I consider a halo that adds sufficient contrast completely around the text to pass the success criteria. I would imagine a halo of only 1px wide would meet the requirement.

On an interesting related note VoiceOver on iOS adds a double border (one white and one black) as the focus rectangle. This solution has the effect of always providing a focus rectangle that meets the contrast requirements no matter where it is. So might help your team in solving other visual indicator of focus issues.

Jonathan

-----Original Message-----
From: <EMAIL REMOVED> [mailto: <EMAIL REMOVED> ] On Behalf Of Jesse Hausler
Sent: Friday, September 19, 2014 5:25 PM
To: WebAIM Discussion List
Subject: [WebAIM] Color Contrast Workaround?

Apologies if you've already gotten this message. I've tried posting it a few times, but haven't gotten the confirmation email.. I've dropped the image attachment, guessing that might be why.
***

I've been working with my design team to ensure that contrast for text and icons all meet wcag color contrast standards. Together, we've all found that 4.5:1 and even 3:1 (for large text) is very limiting from a design standpoint. They are on the verge of forcing me down the path of a "high contrast mode", something I am desperately trying to avoid.

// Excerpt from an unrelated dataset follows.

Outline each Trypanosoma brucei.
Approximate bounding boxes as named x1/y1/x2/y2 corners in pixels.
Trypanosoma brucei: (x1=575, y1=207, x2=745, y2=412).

While i've stood firm on the need to meet this standard, I've pushed the design team to explore new and creative ways to work within the guideline.

They came to me with an example of a white icon against a light orange background. It's an icon font, so i consider it text. On it's own, this combination fails. However, in this case we added a 1px border around the icon with a darker orange that does pass when paired with white.

Two questions.. Is this legit as far as WCAG goes? How would this technique would work for users who benefit from higher contrast ratios?

Technically, I think it should meet the standard as the white is touching a color that meets contrast ratios.